§ TEXTAUSZUG
━━━━━━━━

Aus dem Anradeln „Grünheide auf Rädern“ ist in diesem Jahr, bedingt durch Corona, ein Abradeln geworden. Die Sonne hat das Zutrauen der Organisatoren belohnt und die rund 50 Kilometer lange Tour mit ganzer Kraft begleitet. Amtsleiter Bernd Schlüter und Bündnis-Koordinatorin Anne-Kathrin Rochow waren ab sichtbar erleichtert, als sich beim Start am Eichbrand rund 50 Leute eingefunden hatten. Vorab lasse sich so etwas immer schlecht abschätzen.

━━━━━━━━

§ ÜBUNGSAUFGABEN
1. Nenne alle Bezeichnungen für Personen oder Personengruppen, die im Textauszug über das Abradeln vorkommen.
2. Führe den Textauszug über das Abradeln nach seinem letzten Satz weiter.

§ In einem Datensatz enthaltene Einträge
━━━━━━━━

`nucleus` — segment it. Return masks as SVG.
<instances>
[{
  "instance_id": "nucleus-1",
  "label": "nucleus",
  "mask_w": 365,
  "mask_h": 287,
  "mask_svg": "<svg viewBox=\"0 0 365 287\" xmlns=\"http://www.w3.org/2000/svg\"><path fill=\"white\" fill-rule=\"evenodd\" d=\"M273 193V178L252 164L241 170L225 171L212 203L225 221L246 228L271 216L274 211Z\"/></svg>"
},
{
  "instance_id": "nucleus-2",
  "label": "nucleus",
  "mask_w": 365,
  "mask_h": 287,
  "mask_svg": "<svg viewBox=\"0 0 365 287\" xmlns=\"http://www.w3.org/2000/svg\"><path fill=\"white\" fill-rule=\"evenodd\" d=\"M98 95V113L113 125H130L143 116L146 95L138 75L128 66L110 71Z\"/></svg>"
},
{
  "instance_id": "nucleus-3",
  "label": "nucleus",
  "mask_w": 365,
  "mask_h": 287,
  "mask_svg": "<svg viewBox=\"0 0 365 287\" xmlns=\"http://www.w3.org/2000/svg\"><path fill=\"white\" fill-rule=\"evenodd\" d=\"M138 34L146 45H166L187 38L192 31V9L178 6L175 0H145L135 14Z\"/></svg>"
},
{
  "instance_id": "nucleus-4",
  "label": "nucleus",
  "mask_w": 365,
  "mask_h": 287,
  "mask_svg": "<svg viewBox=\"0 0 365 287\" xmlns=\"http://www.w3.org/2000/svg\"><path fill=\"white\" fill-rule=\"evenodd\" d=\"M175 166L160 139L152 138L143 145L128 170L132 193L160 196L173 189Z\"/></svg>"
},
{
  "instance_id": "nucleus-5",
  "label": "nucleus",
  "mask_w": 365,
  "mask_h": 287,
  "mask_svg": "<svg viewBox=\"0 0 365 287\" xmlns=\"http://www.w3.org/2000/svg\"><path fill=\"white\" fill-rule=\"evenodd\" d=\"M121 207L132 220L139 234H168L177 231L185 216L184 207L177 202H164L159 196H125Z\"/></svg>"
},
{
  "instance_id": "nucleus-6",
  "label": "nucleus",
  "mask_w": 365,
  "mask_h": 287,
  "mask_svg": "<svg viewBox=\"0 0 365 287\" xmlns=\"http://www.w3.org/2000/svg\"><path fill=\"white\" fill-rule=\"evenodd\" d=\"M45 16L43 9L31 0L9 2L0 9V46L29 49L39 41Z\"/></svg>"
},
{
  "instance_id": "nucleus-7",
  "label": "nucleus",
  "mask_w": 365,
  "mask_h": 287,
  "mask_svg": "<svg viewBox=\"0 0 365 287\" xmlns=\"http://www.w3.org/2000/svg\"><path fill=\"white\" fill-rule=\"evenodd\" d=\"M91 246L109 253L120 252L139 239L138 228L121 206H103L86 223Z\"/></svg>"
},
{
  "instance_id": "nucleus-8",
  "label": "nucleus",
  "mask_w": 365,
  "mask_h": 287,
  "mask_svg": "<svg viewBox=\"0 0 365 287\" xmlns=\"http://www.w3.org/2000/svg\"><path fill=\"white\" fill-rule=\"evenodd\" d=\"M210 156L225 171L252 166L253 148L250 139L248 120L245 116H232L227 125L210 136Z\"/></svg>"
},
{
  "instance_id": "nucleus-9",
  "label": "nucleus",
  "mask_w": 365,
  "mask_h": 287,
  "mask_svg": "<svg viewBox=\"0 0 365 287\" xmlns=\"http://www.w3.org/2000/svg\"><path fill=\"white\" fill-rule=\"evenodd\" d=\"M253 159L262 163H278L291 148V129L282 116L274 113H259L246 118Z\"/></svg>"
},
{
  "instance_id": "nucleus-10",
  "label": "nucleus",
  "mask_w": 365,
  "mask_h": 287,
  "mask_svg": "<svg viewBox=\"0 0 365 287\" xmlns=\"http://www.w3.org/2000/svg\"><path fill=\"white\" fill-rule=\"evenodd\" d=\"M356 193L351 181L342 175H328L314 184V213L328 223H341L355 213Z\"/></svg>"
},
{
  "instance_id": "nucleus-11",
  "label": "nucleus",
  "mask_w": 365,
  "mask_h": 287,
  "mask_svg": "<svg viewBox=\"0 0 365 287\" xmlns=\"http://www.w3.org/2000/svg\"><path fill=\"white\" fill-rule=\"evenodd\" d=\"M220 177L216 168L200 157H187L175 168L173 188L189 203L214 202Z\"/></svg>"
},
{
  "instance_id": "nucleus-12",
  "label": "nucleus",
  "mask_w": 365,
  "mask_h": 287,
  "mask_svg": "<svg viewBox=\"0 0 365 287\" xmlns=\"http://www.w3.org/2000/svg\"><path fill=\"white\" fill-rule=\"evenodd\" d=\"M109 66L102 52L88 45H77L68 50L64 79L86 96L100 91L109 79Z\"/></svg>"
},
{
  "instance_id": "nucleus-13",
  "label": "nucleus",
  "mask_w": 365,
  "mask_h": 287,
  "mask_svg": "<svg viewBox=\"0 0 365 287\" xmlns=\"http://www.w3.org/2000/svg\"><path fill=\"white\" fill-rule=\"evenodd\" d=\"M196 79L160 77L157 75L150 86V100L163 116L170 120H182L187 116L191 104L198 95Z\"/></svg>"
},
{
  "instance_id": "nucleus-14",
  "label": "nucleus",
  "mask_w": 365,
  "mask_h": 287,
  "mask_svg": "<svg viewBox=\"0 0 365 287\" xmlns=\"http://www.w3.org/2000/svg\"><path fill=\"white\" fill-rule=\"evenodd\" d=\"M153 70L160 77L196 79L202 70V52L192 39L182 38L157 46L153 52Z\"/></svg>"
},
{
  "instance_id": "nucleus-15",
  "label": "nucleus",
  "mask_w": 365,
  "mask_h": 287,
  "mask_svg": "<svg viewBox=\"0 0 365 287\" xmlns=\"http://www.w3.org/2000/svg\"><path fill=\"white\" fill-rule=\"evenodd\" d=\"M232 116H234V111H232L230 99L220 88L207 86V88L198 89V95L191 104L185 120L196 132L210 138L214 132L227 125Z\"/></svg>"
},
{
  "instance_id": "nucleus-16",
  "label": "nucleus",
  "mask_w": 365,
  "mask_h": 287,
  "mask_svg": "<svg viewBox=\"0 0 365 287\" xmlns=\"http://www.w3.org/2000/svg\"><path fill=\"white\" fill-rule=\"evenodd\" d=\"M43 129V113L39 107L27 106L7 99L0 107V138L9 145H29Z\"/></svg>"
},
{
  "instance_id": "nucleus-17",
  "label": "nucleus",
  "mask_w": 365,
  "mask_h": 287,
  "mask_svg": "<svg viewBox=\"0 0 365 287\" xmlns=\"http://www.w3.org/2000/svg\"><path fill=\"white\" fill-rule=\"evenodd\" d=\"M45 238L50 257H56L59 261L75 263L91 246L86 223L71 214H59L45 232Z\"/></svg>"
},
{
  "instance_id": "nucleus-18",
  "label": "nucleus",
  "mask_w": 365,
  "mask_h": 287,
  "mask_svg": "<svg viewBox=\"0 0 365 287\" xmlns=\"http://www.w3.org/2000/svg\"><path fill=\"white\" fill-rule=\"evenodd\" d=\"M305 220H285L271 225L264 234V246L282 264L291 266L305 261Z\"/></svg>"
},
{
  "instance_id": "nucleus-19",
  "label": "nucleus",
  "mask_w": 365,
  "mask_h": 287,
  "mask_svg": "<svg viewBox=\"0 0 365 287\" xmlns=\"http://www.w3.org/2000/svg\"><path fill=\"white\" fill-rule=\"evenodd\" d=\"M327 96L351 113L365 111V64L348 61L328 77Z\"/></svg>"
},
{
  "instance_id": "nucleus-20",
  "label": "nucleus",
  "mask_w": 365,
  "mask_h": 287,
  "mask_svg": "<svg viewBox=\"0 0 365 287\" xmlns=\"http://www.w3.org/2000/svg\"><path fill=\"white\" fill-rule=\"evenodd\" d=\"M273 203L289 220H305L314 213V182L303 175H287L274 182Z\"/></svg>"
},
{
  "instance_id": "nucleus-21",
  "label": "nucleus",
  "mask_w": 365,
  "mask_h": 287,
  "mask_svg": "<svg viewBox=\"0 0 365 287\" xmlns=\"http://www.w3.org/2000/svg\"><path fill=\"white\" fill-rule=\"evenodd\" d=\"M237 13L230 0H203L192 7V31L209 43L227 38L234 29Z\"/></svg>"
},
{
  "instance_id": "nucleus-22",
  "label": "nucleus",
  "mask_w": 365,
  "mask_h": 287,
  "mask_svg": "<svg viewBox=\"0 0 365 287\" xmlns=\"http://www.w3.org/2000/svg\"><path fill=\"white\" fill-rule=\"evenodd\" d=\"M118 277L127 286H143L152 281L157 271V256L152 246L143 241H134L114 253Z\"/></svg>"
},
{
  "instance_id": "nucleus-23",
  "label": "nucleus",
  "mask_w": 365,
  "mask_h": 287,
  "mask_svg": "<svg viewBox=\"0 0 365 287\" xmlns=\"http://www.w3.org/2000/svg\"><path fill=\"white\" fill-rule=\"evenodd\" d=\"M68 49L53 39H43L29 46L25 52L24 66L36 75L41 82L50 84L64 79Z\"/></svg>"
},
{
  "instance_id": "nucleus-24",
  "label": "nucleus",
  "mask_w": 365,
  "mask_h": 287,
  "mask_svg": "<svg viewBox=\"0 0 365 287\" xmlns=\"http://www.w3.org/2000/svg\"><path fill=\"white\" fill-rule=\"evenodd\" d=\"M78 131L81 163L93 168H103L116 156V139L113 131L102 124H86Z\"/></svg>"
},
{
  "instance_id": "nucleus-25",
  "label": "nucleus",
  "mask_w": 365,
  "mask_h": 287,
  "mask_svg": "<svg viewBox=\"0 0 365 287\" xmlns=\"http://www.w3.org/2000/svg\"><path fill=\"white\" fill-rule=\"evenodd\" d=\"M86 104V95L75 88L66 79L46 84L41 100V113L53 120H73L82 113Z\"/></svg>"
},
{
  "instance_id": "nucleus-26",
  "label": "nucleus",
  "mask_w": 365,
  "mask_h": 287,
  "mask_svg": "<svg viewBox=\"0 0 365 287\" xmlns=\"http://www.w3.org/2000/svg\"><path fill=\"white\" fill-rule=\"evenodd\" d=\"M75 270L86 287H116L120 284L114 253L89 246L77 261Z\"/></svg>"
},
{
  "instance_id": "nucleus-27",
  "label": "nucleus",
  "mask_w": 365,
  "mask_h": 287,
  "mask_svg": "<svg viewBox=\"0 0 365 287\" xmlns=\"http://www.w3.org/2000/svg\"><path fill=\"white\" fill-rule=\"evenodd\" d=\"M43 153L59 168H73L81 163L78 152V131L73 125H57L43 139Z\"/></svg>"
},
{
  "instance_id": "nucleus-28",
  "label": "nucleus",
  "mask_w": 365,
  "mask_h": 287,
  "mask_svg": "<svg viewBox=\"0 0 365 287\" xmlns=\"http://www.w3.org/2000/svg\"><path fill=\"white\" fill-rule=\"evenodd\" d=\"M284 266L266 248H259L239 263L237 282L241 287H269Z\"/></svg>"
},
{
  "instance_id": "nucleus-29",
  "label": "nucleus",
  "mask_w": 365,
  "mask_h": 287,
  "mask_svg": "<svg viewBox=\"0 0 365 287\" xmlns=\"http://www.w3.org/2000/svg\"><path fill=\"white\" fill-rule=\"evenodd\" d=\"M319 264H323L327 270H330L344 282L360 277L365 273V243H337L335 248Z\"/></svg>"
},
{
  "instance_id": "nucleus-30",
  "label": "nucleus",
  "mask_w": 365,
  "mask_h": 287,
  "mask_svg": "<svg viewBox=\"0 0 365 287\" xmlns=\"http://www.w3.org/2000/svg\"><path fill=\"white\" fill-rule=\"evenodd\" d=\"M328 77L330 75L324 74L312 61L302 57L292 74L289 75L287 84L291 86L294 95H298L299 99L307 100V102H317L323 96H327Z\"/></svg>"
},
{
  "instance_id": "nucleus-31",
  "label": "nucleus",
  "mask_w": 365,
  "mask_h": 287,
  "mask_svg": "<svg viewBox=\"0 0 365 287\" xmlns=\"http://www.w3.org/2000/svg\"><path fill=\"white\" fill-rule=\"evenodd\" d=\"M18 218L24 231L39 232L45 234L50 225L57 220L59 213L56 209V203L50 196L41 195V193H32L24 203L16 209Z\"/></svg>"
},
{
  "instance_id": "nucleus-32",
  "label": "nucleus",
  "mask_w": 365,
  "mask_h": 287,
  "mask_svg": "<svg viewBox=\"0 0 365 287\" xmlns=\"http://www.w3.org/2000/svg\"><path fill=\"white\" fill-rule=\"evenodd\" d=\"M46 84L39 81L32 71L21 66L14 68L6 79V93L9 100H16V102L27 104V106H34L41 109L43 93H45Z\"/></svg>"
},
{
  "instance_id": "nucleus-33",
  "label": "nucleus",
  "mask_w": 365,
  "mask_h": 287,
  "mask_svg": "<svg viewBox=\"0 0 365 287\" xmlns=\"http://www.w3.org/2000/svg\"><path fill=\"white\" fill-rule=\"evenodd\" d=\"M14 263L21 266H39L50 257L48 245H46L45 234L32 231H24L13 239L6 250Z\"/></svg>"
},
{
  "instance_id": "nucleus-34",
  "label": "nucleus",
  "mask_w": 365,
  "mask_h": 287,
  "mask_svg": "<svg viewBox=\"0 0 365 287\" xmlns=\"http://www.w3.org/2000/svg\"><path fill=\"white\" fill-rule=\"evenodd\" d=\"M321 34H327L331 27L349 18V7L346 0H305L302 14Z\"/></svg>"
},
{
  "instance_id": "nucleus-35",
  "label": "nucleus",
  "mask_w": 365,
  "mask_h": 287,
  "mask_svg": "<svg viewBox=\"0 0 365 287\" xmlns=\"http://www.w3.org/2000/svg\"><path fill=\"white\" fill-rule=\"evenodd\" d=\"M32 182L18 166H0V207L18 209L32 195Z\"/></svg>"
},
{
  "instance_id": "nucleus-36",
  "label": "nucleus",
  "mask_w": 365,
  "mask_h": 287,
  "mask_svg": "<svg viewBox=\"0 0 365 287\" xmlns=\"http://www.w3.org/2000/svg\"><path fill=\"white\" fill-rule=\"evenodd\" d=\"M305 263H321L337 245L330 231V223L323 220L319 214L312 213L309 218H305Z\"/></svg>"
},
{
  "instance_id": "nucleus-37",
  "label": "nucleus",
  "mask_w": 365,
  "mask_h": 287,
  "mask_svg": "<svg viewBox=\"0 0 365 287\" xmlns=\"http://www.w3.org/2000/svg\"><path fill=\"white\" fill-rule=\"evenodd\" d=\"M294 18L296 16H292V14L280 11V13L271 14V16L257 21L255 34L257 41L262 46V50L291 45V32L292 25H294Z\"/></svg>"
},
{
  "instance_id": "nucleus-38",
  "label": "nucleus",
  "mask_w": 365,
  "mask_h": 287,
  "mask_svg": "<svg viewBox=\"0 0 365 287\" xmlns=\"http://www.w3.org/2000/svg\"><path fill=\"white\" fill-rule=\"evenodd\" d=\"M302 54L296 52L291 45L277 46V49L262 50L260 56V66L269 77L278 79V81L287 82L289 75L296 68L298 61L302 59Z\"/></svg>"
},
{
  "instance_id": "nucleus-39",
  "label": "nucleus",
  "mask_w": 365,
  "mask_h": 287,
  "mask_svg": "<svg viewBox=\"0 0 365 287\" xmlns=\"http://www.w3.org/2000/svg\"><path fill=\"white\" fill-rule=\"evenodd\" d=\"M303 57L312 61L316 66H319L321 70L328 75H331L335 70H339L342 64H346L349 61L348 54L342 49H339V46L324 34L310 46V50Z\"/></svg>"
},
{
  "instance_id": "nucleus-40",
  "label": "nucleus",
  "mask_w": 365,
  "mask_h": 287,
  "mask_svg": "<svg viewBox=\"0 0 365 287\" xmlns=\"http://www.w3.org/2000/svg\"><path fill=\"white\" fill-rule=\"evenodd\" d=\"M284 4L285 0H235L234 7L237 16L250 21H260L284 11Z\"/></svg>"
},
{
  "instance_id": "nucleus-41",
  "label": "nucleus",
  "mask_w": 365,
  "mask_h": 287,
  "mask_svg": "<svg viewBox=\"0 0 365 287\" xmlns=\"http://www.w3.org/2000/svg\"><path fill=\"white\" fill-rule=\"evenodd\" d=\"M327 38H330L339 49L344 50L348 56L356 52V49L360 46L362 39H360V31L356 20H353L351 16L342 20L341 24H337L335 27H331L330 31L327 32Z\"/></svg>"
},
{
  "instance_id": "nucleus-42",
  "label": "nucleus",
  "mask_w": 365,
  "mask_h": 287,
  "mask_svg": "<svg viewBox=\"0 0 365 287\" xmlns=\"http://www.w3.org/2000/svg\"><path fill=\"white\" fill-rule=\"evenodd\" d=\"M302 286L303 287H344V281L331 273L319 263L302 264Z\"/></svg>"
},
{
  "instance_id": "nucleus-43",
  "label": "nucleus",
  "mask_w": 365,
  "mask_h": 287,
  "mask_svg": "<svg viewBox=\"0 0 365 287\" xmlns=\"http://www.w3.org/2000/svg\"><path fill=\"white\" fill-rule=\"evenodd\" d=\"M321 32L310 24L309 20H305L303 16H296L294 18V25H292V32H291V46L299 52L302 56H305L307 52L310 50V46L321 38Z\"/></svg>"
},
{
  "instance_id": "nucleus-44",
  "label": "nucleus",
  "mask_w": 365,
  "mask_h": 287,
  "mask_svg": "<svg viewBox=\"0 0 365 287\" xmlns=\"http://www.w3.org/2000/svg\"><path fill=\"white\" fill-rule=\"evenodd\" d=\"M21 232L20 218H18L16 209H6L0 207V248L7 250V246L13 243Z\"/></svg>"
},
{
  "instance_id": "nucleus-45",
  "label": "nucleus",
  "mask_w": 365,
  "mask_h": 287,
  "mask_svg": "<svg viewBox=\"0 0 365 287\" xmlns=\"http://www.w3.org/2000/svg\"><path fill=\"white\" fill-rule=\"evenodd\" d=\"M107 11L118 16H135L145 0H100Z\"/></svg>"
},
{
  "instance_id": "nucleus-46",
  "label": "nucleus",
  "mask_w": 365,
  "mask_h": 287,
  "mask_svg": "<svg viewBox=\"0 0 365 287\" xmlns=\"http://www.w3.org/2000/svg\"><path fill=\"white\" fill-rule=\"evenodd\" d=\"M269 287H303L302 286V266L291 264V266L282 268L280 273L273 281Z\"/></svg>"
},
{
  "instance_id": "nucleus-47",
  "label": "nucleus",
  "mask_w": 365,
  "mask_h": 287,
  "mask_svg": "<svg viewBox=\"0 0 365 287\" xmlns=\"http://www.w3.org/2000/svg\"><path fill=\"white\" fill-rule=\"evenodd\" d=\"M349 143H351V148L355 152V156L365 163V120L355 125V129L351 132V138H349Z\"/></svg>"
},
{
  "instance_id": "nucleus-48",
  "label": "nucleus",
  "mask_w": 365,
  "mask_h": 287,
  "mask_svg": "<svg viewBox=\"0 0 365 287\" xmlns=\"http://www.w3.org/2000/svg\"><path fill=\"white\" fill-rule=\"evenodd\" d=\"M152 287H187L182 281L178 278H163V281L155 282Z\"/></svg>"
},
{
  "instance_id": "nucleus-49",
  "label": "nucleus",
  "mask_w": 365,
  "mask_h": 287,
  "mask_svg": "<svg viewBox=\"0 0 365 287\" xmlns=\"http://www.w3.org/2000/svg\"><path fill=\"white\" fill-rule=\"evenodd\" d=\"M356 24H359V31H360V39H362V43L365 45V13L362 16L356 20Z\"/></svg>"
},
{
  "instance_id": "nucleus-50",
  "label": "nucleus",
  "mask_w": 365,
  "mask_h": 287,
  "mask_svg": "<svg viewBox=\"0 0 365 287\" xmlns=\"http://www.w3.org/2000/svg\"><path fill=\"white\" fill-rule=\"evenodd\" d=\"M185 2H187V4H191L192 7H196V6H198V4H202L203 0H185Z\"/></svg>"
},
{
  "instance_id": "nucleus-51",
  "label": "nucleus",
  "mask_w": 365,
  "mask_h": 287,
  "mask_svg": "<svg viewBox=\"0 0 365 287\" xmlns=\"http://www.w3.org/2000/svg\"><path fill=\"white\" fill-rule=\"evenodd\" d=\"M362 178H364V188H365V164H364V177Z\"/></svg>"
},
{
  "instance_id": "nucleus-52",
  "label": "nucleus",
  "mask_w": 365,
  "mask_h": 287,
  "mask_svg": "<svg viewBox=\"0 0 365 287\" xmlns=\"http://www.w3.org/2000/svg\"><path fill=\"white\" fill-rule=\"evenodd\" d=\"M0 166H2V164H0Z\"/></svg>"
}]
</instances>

━━━━━━━━

§ LÖSUNGEN ZU AUFGABEN
1. Organisatoren, Amtsleiter Bernd Schlüter, Bündnis-Koordinatorin Anne-Kathrin Rochow, rund 50 Leute

2.
Handballerinnen in auffälligem Grün im Tross

Oliver (14) und Justin (22) Herrmann aus Spreeau hatten sich für die Ausfahrt ein Tandem geliehen. Melissa Schramma (19), ihre Cousine, war aus Kienbaum, dem Ziel der Ausfahrt, angerollt. „Ich war schon öfter dabei. Es ist eine schöne Aktion und wir brauchen mal wieder Sport“, sagte sie gut gelaunt. Mit ihren grünen Trainingsjacken nicht zu übersehen, schlossen sich auch Grünheider Handballerinnen dem Tross an. „Ich hoffe, Gleichgesinnte fürs Wandern und Radeln zu finden“, sagte Kerstin Zwippel. Vielleicht ergebe sich ja was in Gesprächen unterwegs.